Może zresztą czasem trzeba mieć własne sekrety ... odrobina prywatności należy się każdemu.
napisał/a: chuchilla 2010-05-20 19:26
Mari napisal(a):Nie przejmuj sie moim klamstwem :) ...wyjasniam ... klamie , bo nie chce ,zeby sie martwil i nie mogl spac po nocach. Chcialam oszczedzic mu ten czas .
Ja wytrzymam , ze cos tam nie tak , ,ze w niepewenosci 2 m-ce . Nie potrafilabym jednak zniesc Jego zasmuconej twarzy .


Mari, kiedy on się dowie, choćby po roku to będzie sie martwił cały czas. Będzie się martwił jeśli mu coś powiesz - tym co powiesz. Będzie sie martwił kiedy nic mu nie będzies mówić- bo pewnie coś jest nie tak, a ty mu nie mówisz żeby oszczędzic mu stresu.
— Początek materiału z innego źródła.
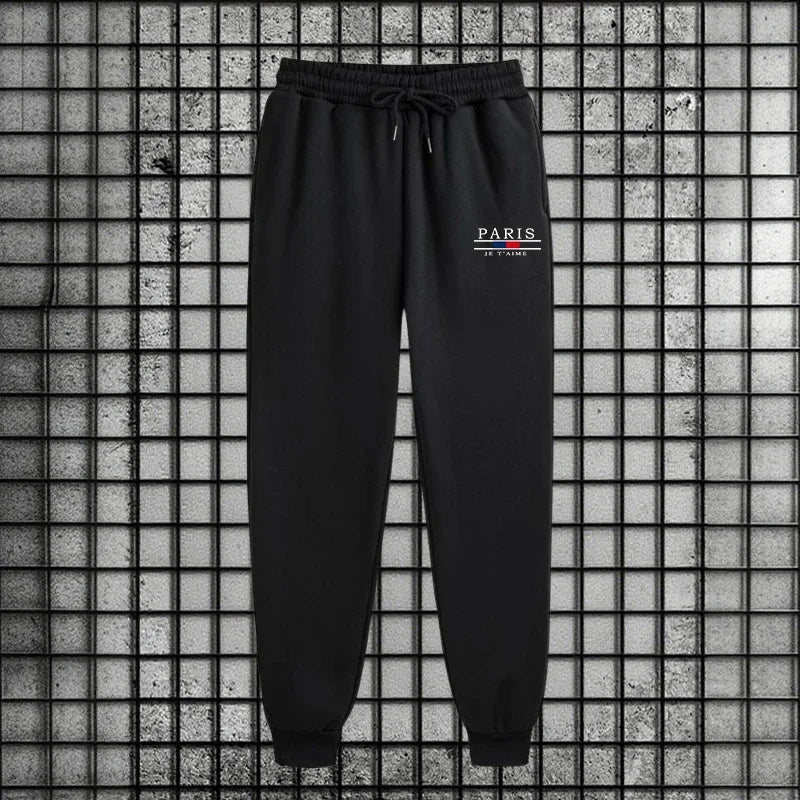 Womens Tracksuit Set 2026 Streetwear Paris Fashion 2 Pieces Outfit Zipper Hoodie and Joggers Autumn Winter Casual Sportswear
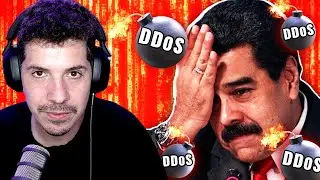 Nicolás Maduro nos engaño sobre los ataques DDoS (EXPUESTO)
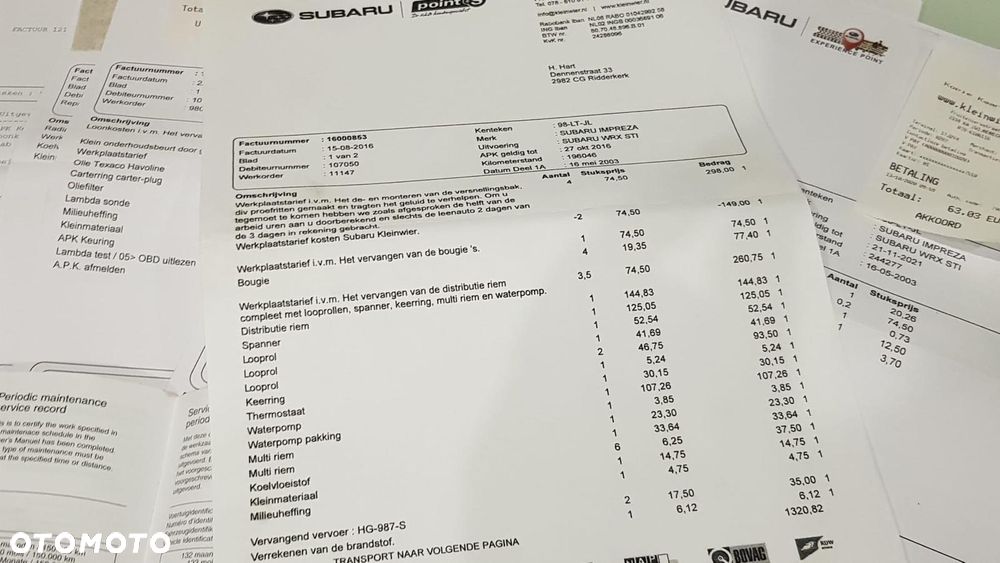 Subaru Impreza - 38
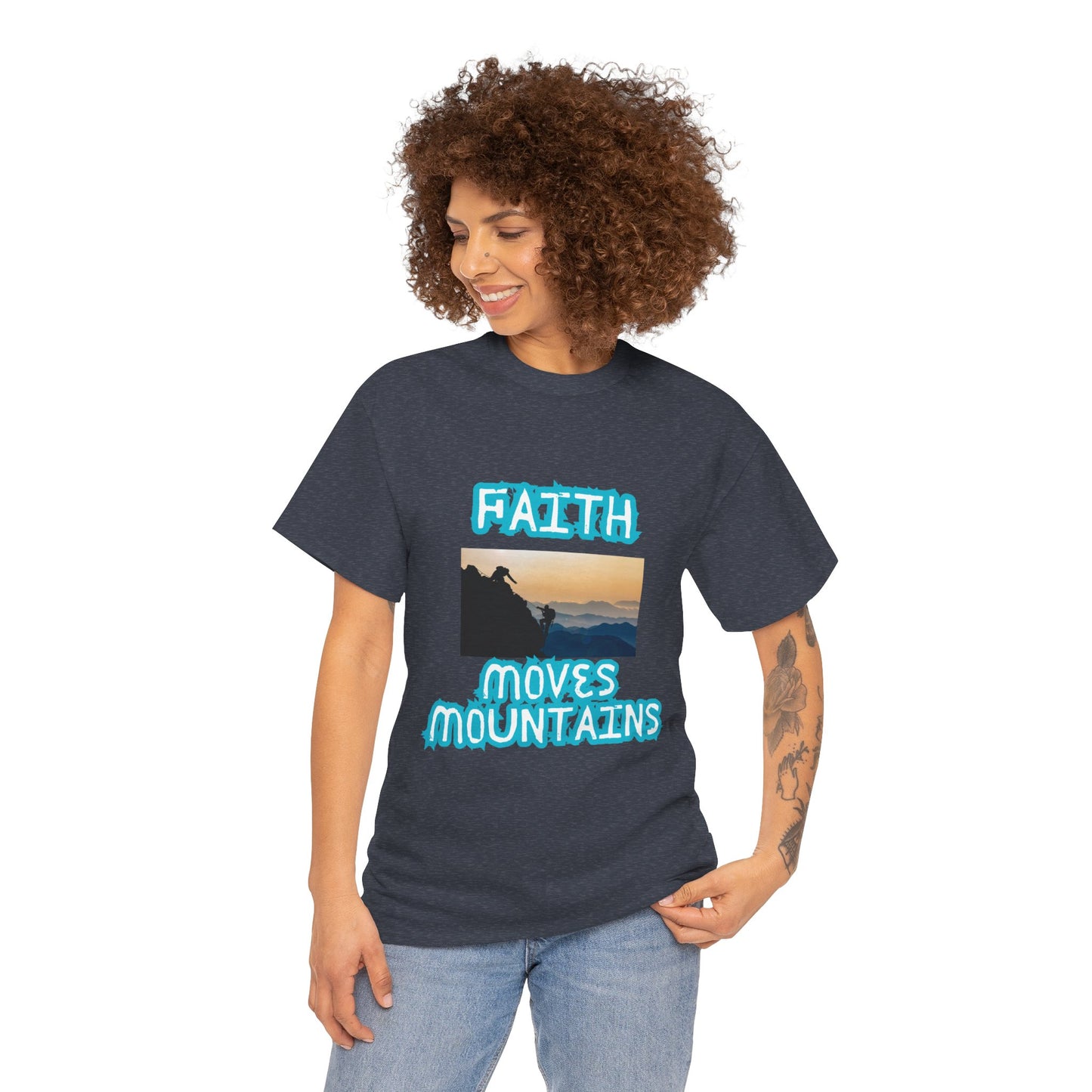 Faith Moves Mountains Tee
Jednym słowem wieczny stres, zmartwienie i niedowierzanie. Dzięki twojemu dobremu sercu i litości.
Dobrymi chęciami piekło jest wybrukowane.
napisał/a: Mari 2010-05-20 20:55
Ja to wszystko wiem i doskonale zdaje sobie sprawe, ale..mysle , czuje ,ze tak jest lepiej . Kurcze :confused: zawsze mowilam i przyznam sie szczerze , ze czasami za duzo marudzilam i
chocby bolalo .., nie poszlam spac bez "wygadania" wszystkiego .
Nie wiem co sie teraz ze mna dzieje ,ale chyba sama sobie wmowilam zeby nie przekraczac ilosci "ciezkiego slowa"...chronic za wszelka cene !.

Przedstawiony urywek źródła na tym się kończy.